Back when we just started our work with tourists, we had only four questionnaires, and as people were not really willing to cooperate, we were collecting no more than four questionnaires a day. But appetite comes with eating, and experience – with working.

It is wonderful that the Administration of Taganay National Park is actively interacting with us. They were the first to initiate our collaboration and are actively assisting us with it: both in transferring our students to the places of polling and in drawing up the questionnaires.

Once the polling at Taganay National Park was complete, we talked to Master’s student Denis Manakin.

According to Denis, it was not that easy to perform the polling since bad weather was a serious hindrance.

“We did the polling in Magnitka settlement. We managed to collect questionnaires from about 80 people, as the weather was really bad that day, with heavy snow showers and strong winds. At present we are processing the data,” shared Denis. “Everyone knows that there is a national park, but the locals do not visit it, they can only accompany their relatives or guests there. The majority of the local residents do not know all the tourist attractions of the park.”

Upon completing the polling, the Master’s students process the questionnaires on their own by uploading information into computer, testing them and in-putting into web-forms. The Administration of Taganay National Park came up with a suggestion that for them to be able to form an opinion on the current situation they need 100 filled-out questionnaires from the residents of Magnitny settlement, 300 questionnaires – from the residents of Pushkinsky settlement, and 300 questionnaires filled-out by the visitors on the territory of the park. This a huge number of people, and not everyone will agree to participate in the polling. Big work awaits our Master’s students.

Also polling will continue at Zyuratkul National Park and at Arkaim. Arkaim is the most remote natural territory of special protection. It is for the first time that we are travelling there with our colleagues from Serbia, so that we could understand the scope of the material under study. At Arkaim settlements are located at a bigger distance than those at Taganay or Zyuratkul. The scale is bigger, and the organisation is more complicated there.

But it is important that we have already established contact with the Administration of Arkaim Museum and Natural Reserve. Director of Chelyabinsk State Historical and Cultural Reserve Arkaim Ekaterina Slastukhina is very supportive of all our studies and initiatives. Part of the data have already been collected, and now we need to technically process them. We are planning on using the polling data for the material analysing and preparing articles on the assessment of our region’s tourism potential. All of it has to be documented.

– Which technique is used for computations and questionnaire processing?

– Regarding the issues of computations technique and questionnaire processing we are working with senior research fellow of the Geographical Institute Jovan Cvijić of the Serbian Academy of Sciences and Arts Jovana Brankov. She assists us with using foreign techniques on questionnaire data assessment.

Another research fellow at our Department is Milica Pecelj. Starting from November 2018 she has been reading online lectures on modern tourism research methods for our Master’s students.

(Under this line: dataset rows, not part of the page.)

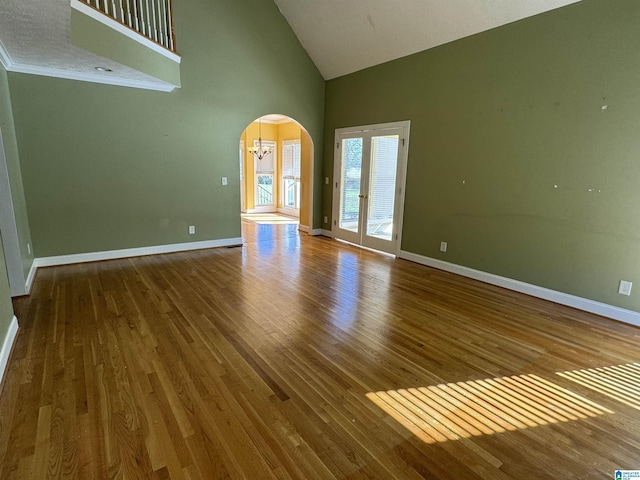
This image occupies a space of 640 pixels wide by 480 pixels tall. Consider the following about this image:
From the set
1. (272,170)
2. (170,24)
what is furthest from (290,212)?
(170,24)

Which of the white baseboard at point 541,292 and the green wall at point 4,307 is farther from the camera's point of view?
the white baseboard at point 541,292

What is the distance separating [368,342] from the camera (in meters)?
2.75

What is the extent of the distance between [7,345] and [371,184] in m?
4.94

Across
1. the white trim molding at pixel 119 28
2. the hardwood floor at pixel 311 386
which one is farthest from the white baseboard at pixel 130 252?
the white trim molding at pixel 119 28

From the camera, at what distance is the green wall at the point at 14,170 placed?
3539 millimetres

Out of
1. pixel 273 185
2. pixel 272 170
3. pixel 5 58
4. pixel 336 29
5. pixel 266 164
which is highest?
pixel 336 29

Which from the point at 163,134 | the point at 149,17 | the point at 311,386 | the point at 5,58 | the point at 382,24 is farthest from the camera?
the point at 163,134

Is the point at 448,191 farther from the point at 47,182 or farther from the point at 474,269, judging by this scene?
the point at 47,182

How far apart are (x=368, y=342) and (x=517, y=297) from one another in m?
2.20

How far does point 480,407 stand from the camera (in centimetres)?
203

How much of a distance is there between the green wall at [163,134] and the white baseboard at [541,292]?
3.61 meters

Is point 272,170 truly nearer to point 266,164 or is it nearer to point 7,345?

Specifically for that purpose we equipped one of our classrooms with web-cameras. Also one web-camera will constantly be functioning so that we could contact our foreign colleagues online. This work on behalf of our Department is being supervised by Associate Professor, Candidate of Sciences (Pedagogy) Yulia Syromyatnikova.

Among the most important fields that are being worked on at our Department is recreational tourism. At the Department it is being supervised by Candidate of Sciences (Pedagogy), Associate Professor Irina Freinkina. A foreign supervisor of this field is another senior research fellow, Aleksandra Vujko. Together with her we created a questionnaire on recreation and sports tourism in the South Ural territories of special protection. This is a future field of development of recreation and sports-and-health tourism on the territories of our natural zones. The questionnaire has already been drawn up, and more than 130 people have taken part in an Internet polling.

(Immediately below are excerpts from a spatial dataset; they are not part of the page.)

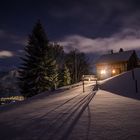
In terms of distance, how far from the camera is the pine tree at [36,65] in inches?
1276

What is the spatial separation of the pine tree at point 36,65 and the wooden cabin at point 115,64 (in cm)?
1852

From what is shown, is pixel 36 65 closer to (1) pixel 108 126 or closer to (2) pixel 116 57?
(2) pixel 116 57

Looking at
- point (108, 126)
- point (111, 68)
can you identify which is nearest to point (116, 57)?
point (111, 68)

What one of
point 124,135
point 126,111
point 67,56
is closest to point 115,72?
point 67,56

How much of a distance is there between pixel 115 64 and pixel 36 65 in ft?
74.8

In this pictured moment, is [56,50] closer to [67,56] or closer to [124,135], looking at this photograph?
[67,56]

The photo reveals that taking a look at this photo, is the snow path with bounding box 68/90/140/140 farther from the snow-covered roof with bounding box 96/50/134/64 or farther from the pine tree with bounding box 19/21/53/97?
the snow-covered roof with bounding box 96/50/134/64

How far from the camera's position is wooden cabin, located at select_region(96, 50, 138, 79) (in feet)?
154

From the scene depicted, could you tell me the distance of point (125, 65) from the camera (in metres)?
46.8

– What is the role of the Department of Modern Languages of the SUSU Institute of Linguistics and International Communications in the project-based learning process under your project?

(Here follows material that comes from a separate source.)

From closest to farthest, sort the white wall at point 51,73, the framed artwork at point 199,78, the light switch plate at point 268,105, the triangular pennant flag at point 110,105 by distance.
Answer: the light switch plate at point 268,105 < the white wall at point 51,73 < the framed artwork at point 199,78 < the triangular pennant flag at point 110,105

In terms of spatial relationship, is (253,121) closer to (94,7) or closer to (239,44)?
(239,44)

– Our colleagues from Serbia are reading lectures online and in the English language. And here our colleagues from the Department of Modern Languages are helping us a lot. If anyone of the students does not understand the topic or some lecture moments, they help us out by translating professional technologically complex concepts. We were lucky to search out the Department of Modern Languages. There are things, which are professionally and technologically complex not only for students, but for academics as well. And our colleagues from the Department of Modern Languages are helping us here a lot. We are very grateful to them for it!

– What are the plans for the future within this project? What is planned to be done in the nearest future?

As per results of the analysis of the questionnaires on the natural territories of special protection we will be preparing publications indexed with Scopus and WoS. Further on we are planning on assessing recreation potential of the territories of special protection.

We took a work trip to Serbia and travelled to National Park Tara. The assessment of recreation potential of the territories of special protection was performed there using the same technique that we are working with. The territories are sort of similar, there also mountains there: we can compare the territories of the Serbian National Park Tara and Taganay National Park against the parameters of infrastructure and sustainability. According to the results of the comparative analysis of these national parks we are also planning on preparing publications indexed with international databases.

Our plans for the next year also include development of the Spelunking field, which is a relevant tourism activity in our region (educational tourism in our caves, for instance, in Serpievka cave city). We have prepared a questionnaire, which will be posted on the web-site of OGBUK Centre for Tourism Development in the Chelyabinsk Region. An electronic testing will be launched, based on which we will prepare an Internet study on tourism in the natural territories of special protection namely with regard to our region’s caving resources.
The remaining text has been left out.